Por que os CAPTCHAs estão prestes a desaparecer: como a IA transformou o teste “prove que você é humano” | Blog oficial da Kaspersky

14 de Julho de 2026, 10:00

Os CAPTCHAs, como os conhecemos, surgiram em nossas telas há 26 anos. Embora tenham evoluído bastante desde então, os CAPTCHAs sempre seguiram o mesmo princípio: apresentar uma tarefa que um humano resolve em segundos, mas um computador não.

Tudo começou com texto distorcido, problemas de matemática e clipes de áudio curtos. Então veio a era de identificar hidrantes, semáforos e motocicletas, uma fase que parecia durar para sempre. Mas descobriu-se que os LLMs modernos conseguem resolver esses quebra-cabeças visuais muito mais rápido e com mais precisão do que qualquer humano jamais conseguiria.

Veja como esses testes de “você é humano?” mudaram e o que isso significa para a sua segurança.

O fim da era de clicar em imagens

Em 2007, o Google lançou o reCAPTCHA. Oito anos depois, passou a pedir que os usuários selecionassem todas as imagens que correspondessem a um determinado prompt. Assim, milhões de usuários da Internet se tornaram, sem perceber, especialistas em identificar semáforos, bicicletas, telhados, pontes e hidrantes. É claro que os bots de IA já aprenderam há muito tempo a decifrar esses quebra-cabeças.

Por isso, em junho de 2026, o Google começou a testar uma forma totalmente nova de verificar se você é humano. Em vez de imagens, alguns usuários agora são solicitados a gravar um vídeo curto mostrando gestos com as mãos. Os algoritmos analisam a filmagem, rastreando 21 pontos-chave nas articulações das mãos e dos dedos. Com base no movimento da sua mão, o sistema consegue identificar se você é um ser humano de verdade ou um bot. Passar por esse novo tipo de CAPTCHA significa conceder acesso à câmera, algo que chama a atenção de quem se preocupa com segurança e privacidade. Além disso, pesquisadores de segurança afirmam já ter descoberto uma brecha no CAPTCHA experimental do Google baseado em gestos com as mãos, demonstrando que basta uma foto de uma mão para enganá-lo.

Ainda assim, o Google insiste que esses vídeos nunca são vinculados à sua identidade pessoal e nenhum áudio é gravado. A política de segurança deles também afirma que o Google exclui todos os dados assim que a verificação é concluída. Como sempre, confiar ou não no Google é uma decisão que cabe só a você. Gostaríamos apenas de indicar nossa postagem, “É seguro tirar uma selfie com um documento de identidade?“, que detalha os riscos da verificação biométrica usando fotos de passaporte como exemplo.

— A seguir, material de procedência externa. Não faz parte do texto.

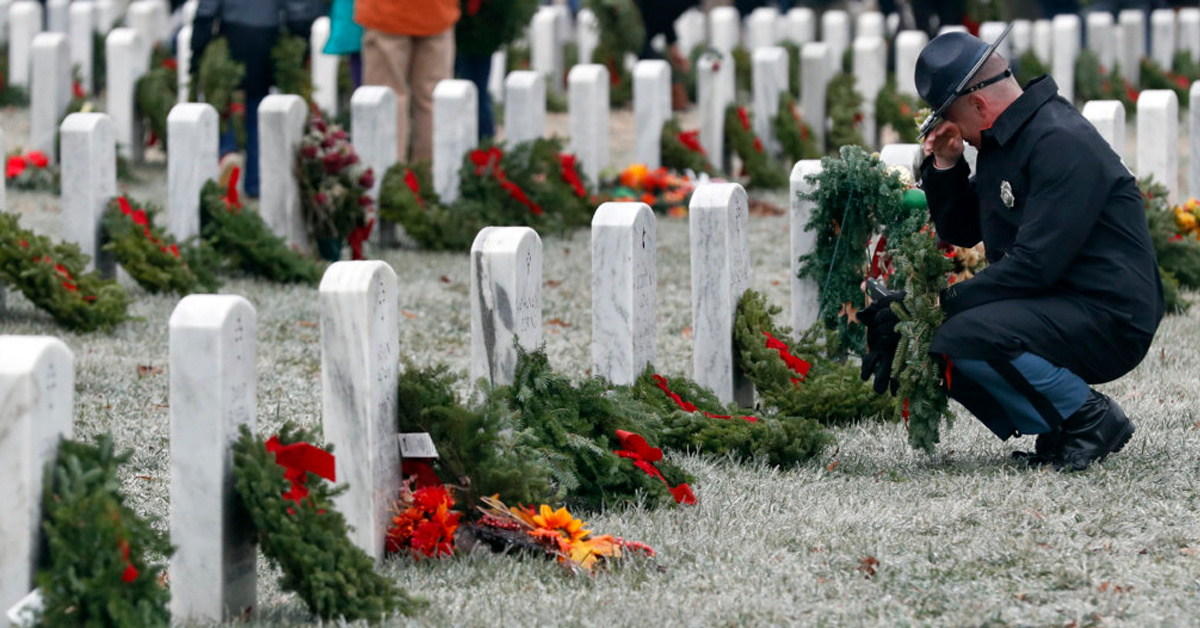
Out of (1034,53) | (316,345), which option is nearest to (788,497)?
(316,345)

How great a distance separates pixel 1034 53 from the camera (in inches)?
524

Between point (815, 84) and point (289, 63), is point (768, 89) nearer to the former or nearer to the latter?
point (815, 84)

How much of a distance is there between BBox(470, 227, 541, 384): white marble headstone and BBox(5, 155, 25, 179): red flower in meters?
6.49

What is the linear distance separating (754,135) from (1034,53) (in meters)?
3.57

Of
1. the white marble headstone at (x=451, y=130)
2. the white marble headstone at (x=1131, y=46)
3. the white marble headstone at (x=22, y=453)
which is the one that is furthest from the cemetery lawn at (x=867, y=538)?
the white marble headstone at (x=1131, y=46)

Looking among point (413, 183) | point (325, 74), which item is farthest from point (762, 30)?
point (413, 183)

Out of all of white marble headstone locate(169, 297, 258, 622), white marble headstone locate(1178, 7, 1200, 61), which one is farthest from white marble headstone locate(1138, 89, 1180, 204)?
white marble headstone locate(1178, 7, 1200, 61)

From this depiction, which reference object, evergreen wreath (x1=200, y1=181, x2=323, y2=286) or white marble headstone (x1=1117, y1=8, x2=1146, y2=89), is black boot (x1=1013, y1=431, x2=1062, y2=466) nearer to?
evergreen wreath (x1=200, y1=181, x2=323, y2=286)

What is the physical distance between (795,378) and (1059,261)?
3.58ft

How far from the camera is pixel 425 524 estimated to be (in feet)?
13.2

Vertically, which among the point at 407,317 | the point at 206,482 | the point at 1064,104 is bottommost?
the point at 407,317

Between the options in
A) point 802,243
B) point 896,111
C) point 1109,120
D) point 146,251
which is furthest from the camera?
point 896,111

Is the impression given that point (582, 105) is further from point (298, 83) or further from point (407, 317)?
point (407, 317)

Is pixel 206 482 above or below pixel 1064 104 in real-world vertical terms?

Quais são as alternativas para o reCAPTCHA?

Embora o reCAPTCHA do Google ainda seja a principal referência para bloquear bots, a IA está forçando o mundo a se adaptar, e os CAPTCHAs tradicionais estão ficando no passado. Veja um breve resumo de outros serviços e métodos de bloqueio de bots, do ponto de vista da segurança.

Sistemas de análise de comportamento

Uma das formas mais avançadas de proteger um site contra enxames de bots é um sistema de análise comportamental. Esse método avalia automaticamente cada visitante, rastreando movimentos do mouse, padrões de cliques e impressões digitais, para detectar comportamento humano. Mas essa também não é uma solução infalível contra bots: os operadores podem simplesmente treiná-los para imitar padrões de comportamento naturais, permitindo que os bots contornem esse tipo de defesa.

Para os usuários, isso não é exatamente uma boa notícia quando se trata de privacidade. Afinal, ninguém quer que todos os sites na Internet coletem as especificações de seus dispositivos e rastreiem como eles se comportam. Ainda assim, também não podemos chamar isso de vigilância em larga escala, já que a maioria desses sistemas não tenta descobrir quem você realmente é, e seus criadores prometem não armazenar seus dados ou usá-los para fins de marketing. O objetivo principal aqui é, estritamente, descobrir quem acabou de acessar a página: um humano ou um bot.

Turnstile e hCaptcha

Outro grande concorrente do reCAPTCHA é o Cloudflare Turnstile. Ele realiza a verificação de duas maneiras: completamente em segundo plano ou por meio de uma ação mínima do usuário. Você não precisa fazer nada ou apenas marca a caixa de seleção “Eu não sou um robô”. O principal risco para os usuários aqui está relacionado à engenharia social. Os hackers costumam usar os CAPTCHAs com aparência legítima em sites de phishing. Isso faz com que os usuários tenham uma falsa sensação de segurança e impede que os verificadores de segurança identifiquem páginas maliciosas.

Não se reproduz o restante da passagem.